What the secondstage is doing is summarizing $y{it} - \hat{y}{it}(0)$ where $\hat{y}$ is the fitted value from the first-stage. So when you regress that on a set of event-time dummy variables, you are just taking averages of $y{it} - \hat{y}_{it}(0)$ for different sets. No need to omit any. The reason you do in TWFE estimated via OLS is because they are collinear with unit and time fixed effects.
You can just not average for -1 and it won't affect anything because again there is no reference category. But you should not do that and plot a 0 estimate for -1 because that's not accurate.
Hope that clarifies and I have updated the README examples.
This is perhaps more of an interpretation question but throughout the documentation, i( ... , ref=...) is used to estimate effects relative to the reference category, as with a traditional dummy variable. However, surprisingly, it will happily estimate both effects FALSE and TRUE if you drop the reference category.
This is occuring because the second stage call is forcing the intercept to be zero.
fixest::feols(fixest::xpd(~ 0 + ..second_stage, lhs = yname)

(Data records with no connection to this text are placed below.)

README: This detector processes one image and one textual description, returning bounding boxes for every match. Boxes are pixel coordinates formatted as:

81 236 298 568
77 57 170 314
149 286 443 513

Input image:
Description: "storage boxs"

That is fine but the interpretation, I don't think, is what is being suggested. For instance, let's say we reverse the reference category and set the reference category to be TRUE. We would expect, that not treated observations are now -2.15 or so, relative to TRUE. But that isn't what occurs due to the zero intercept.
This seems to me to be more important in event studies. The coefficients don't actually change when a certain reference period is left out and it's not clear to me how it can be claimed that they are "relative" to the reference period if so. Whether I do
second_stage = ~ i(rel_year,ref=c(20))
or
second_stage = ~ i(rel_year,ref=c(-1)
the coefficients are identical (and thus, not relative to the left out category). Am I correct on this? I am probably missing something obvious though in the interpretation!